Code and metadata: Genetic architecture and selective sweeps after polygenic adaptation to distant trait optima

Understanding the genetic basis of phenotypic adaptation to changing environments is an essential goal of population and quantitative genetics. While technological advances now allow interrogation of genome-wide genotyping data in large panels, our theoretical understanding of the process of polygenic adaptation is still quite limited. To address this limitation, we use extensive forward-time simulation to explore the impacts of variation in demography, trait genetics, and selection on the rate and mode of adaptation and the resulting genetic architecture.
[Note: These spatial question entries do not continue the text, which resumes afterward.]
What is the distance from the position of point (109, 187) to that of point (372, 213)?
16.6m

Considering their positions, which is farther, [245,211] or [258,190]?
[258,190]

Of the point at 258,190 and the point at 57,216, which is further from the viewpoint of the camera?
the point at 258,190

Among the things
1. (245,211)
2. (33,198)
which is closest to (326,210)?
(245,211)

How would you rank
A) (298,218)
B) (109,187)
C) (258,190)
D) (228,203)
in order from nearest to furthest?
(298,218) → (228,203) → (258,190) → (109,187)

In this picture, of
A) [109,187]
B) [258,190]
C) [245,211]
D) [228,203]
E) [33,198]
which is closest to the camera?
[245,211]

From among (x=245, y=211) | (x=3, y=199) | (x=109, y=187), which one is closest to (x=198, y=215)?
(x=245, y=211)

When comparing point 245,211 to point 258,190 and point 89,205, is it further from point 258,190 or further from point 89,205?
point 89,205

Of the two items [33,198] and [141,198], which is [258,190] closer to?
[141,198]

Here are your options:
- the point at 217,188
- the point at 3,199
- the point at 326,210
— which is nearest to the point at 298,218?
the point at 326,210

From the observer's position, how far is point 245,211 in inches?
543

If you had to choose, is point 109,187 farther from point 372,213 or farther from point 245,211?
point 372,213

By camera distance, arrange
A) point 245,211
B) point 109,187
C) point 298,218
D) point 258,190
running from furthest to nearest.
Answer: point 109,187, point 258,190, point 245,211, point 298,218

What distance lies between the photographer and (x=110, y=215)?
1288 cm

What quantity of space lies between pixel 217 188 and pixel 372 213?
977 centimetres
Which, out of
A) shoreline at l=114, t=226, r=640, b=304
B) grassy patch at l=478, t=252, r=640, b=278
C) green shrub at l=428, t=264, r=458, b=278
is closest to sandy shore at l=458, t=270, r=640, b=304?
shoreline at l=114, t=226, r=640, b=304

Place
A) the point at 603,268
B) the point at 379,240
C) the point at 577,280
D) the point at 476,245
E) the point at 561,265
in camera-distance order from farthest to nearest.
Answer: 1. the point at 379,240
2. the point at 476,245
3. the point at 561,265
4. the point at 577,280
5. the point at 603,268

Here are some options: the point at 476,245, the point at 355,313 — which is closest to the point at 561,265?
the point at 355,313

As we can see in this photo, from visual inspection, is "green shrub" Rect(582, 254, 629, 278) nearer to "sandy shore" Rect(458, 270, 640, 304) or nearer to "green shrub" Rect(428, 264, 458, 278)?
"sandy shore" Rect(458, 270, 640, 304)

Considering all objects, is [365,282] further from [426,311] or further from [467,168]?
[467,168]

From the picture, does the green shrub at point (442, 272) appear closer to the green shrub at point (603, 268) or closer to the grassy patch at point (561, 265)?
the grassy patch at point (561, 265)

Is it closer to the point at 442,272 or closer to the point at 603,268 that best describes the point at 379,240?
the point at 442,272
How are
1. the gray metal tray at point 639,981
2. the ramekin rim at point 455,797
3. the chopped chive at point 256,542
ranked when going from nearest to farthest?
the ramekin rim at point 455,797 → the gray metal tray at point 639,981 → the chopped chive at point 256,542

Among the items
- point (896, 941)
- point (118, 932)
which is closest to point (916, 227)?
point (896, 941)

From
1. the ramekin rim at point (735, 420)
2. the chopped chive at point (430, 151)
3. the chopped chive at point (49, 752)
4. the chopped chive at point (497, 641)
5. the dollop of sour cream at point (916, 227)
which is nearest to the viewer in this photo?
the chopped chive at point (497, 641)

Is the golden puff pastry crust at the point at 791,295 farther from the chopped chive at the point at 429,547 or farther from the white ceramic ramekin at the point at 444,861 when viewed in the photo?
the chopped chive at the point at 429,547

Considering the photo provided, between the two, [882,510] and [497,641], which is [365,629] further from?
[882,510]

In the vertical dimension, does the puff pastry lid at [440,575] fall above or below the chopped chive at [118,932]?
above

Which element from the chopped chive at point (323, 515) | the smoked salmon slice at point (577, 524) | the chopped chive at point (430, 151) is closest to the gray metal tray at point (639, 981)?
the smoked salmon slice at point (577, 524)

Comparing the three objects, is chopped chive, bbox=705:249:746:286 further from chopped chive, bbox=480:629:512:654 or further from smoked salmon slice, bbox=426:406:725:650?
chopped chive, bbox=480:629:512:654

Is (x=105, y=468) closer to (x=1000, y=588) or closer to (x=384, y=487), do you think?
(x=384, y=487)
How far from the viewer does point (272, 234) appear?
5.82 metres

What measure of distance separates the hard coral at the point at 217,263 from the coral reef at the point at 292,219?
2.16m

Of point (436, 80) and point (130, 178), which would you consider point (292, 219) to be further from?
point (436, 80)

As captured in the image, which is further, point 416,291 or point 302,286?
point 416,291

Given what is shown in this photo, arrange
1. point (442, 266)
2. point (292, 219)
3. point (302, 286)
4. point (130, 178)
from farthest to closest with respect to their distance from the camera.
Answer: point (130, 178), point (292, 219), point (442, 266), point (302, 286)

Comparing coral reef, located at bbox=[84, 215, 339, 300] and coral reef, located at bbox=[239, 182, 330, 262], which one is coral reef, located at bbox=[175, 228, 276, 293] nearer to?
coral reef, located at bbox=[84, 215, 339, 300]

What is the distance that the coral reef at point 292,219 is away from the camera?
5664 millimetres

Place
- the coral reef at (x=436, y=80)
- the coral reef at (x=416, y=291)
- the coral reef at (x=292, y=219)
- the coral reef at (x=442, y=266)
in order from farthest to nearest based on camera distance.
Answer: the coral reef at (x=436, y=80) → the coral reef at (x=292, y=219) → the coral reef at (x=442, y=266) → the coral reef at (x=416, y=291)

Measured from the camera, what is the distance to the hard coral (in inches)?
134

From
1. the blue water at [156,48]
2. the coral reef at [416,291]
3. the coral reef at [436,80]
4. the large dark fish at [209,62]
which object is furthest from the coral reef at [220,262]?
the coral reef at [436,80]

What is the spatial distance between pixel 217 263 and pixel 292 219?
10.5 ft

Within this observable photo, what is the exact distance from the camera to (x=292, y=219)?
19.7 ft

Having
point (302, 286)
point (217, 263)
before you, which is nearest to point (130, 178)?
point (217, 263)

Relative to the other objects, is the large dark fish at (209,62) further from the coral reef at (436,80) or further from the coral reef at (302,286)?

We simulate a population adapting to an optimum shift, modeling sequence variation for 20 QTL for each of 12 different demographies for 100 different traits varying in the effect size distribution of new mutations, the strength of stabilizing selection, and the contribution of the genomic background. We then use random forest regression approaches to learn the relative importance of input parameters for statistics of interest such as the speed of adaptation, the relative frequency of hard sweeps and sweeps from standing variation, or the final genetic architecture of the trait. We find that selective sweeps occur even for traits under relatively weak selection and where the genetic background explains most of the variation. Though most sweeps occur from variation segregating in the ancestral population, new mutations can be important for traits under strong stabilizing selection that undergo a large optimum shift. Additionally, we find that deleterious mutations are more strongly influenced by the strength of stabilizing selection. We also show that population bottlenecks and expansion impact overall genetic variation as well as the relative importance of sweeps from standing variation and the speed with which adaptation can occur. We then use the matrix of effect sizes and allele frequencies in each population as a target for machine learning and find that demography and the effect size of new mutations have the largest influence on present day genetic architecture. Because a variety of parameter combinations can result in relatively similar genetic architectures, we conclude that it is not straightforward to infer much about the process of adaptation from the genetic architecture alone. Overall, our results underscore the complex population genetics of individual loci in even relatively simple quantitative trait models but provide a glimpse into the factors that drive this complexity.